Bacaan:
============================================================

KALMers, setiap hubungan pasti ada masalah. Ada kalanya ketika kamu dan pasangan sedang menghadapi konflik, salah satu dari kalian akan mendiamkan satu sama lain atau yang biasa disebut dengan silent treatment. Padahal, silent treatment itu nggak baik buat hubungan, lho karena menunjukkan komunikasi yang nggak sehat. Silent treatment membuat masalah kalian tak selesai dan justru malah semakin memburuk. Yuk, simak artikel di bawah ini!
Silent treatment merupakan suatu tindakan ketika satu orang menolak untuk berbicara atau berkomunikasi dengan orang lain. Meskipun normal untuk menenangkan diri setelah terjadi pertengkaran atau percakapan yang membuat frustrasi, namun silent treatment tak jarang justru digunakan sebagai cara bagi seseorang untuk menghukum atau mengendalikan orang lain. Hal ini dikenal juga sebagai silent treatment abuse.
Tak cuma diam tanpa mengatakan apa pun, silent treatment juga bisa muncul dalam bentuk kalimat-kalimat seperti, “Kamu pikir aja sendiri salahnya di mana,” “Terserah lah,” atau “Kamu memang nggak peka, ya,” ketika sedang bertengkar dengan pasangan. Hal ini tentu tak baik karena setiap masalah yang terjadi dalam suatu hubungan sebaiknya dikomunikasikan, bukan mengharapkan orang lain memahami maksud kita tanpa mengutarakan apa yang kita inginkan.

============================================================

Daftar Tugas:
[1] Salin teks tentang silent treatment mulai dari "KALMers, setiap hubungan" terus sampai "silent treatment abuse." tanpa mengubah satu kata pun.
[2] Tentukan apakah setiap pernyataan berikut sesuai dengan teks tentang silent treatment: (a) Silent treatment bisa muncul dalam bentuk kalimat, tidak hanya diam. (b) Menurut teks, menenangkan diri setelah pertengkaran adalah hal yang tidak normal. (c) Silent treatment yang dipakai untuk menghukum atau mengendalikan orang lain dikenal sebagai silent treatment abuse. Jawab ya atau tidak, lalu kutip kata-kata teks yang menjadi penentunya.
[3] Tolong lanjutkan teks tentang silent treatment, dimulai sesudah kalimat terakhirnya.
Entri setelah ini tidak perlu dipakai.

============================================================

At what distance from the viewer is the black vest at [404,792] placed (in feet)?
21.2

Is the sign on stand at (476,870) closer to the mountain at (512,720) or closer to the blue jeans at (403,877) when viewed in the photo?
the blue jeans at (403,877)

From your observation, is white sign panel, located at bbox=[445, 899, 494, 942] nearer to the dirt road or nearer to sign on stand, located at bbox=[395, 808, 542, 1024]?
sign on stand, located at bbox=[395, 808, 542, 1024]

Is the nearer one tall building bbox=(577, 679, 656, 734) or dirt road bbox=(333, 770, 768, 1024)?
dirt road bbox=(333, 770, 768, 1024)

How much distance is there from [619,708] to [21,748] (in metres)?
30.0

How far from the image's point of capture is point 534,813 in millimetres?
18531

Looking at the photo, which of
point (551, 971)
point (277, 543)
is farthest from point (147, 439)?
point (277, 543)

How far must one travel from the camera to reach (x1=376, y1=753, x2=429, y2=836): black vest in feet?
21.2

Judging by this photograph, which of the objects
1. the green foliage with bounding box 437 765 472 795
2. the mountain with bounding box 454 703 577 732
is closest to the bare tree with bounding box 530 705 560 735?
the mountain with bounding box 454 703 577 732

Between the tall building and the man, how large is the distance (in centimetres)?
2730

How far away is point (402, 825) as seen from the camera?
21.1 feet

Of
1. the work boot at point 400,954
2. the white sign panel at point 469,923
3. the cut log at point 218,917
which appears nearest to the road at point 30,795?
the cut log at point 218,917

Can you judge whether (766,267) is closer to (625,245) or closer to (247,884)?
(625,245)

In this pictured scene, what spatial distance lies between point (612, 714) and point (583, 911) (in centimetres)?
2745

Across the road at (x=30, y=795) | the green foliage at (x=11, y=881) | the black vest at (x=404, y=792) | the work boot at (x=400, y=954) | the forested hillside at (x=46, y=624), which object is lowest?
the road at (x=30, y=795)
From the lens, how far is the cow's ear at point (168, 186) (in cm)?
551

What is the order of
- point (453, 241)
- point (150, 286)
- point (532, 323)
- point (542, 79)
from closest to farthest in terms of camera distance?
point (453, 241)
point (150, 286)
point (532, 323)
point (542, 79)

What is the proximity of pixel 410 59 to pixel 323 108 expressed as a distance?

============================================================

Kunci Jawaban:
[1]
KALMers, setiap hubungan pasti ada masalah. Ada kalanya ketika kamu dan pasangan sedang menghadapi konflik, salah satu dari kalian akan mendiamkan satu sama lain atau yang biasa disebut dengan silent treatment. Padahal, silent treatment itu nggak baik buat hubungan, lho karena menunjukkan komunikasi yang nggak sehat. Silent treatment membuat masalah kalian tak selesai dan justru malah semakin memburuk. Yuk, simak artikel di bawah ini!
Silent treatment merupakan suatu tindakan ketika satu orang menolak untuk berbicara atau berkomunikasi dengan orang lain. Meskipun normal untuk menenangkan diri setelah terjadi pertengkaran atau percakapan yang membuat frustrasi, namun silent treatment tak jarang justru digunakan sebagai cara bagi seseorang untuk menghukum atau mengendalikan orang lain. Hal ini dikenal juga sebagai silent treatment abuse.

[2]
(a) Ya. "Tak cuma diam tanpa mengatakan apa pun, silent treatment juga bisa muncul dalam bentuk kalimat-kalimat"
(b) Tidak. "Meskipun normal untuk menenangkan diri setelah terjadi pertengkaran atau percakapan yang membuat frustrasi"
(c) Ya. "silent treatment tak jarang justru digunakan sebagai cara bagi seseorang untuk menghukum atau mengendalikan orang lain. Hal ini dikenal juga sebagai silent treatment abuse."

[3]
Ketika terjadi konflik dalam hubungan, sangat wajar bagi kita mengambil waktu jeda sebentar untuk menenangkan diri dari pertengkaran yang memanas. Hal ini tentu boleh dilakukan karena ketika kita bertengkar, emosi negatif seperti marah akan dominan dan menguasai diri. Saat emosi ini muncul, jika dipaksakan untuk berkomunikasi pasti komunikasi tidak akan berjalan dengan baik. Nah, makanya disarankan untuk menenangkan diri sejenak sampai emosi negatif itu mereda. Setelah semua tenang, baru kamu dan dia bisa membahas masalahnya bersama.
Namun berbeda dengan menenangkan diri, silent treatment biasanya dilakukan tidak untuk meredakan emosi, melainkan didasari keengganan untuk membahas masalah, bahkan tuntutan untuk merasa dipahami tanpa memberitahukan apa yang sebenarnya kita inginkan dan butuhkan.
Nah, itu yang nggak boleh ya, KALMers!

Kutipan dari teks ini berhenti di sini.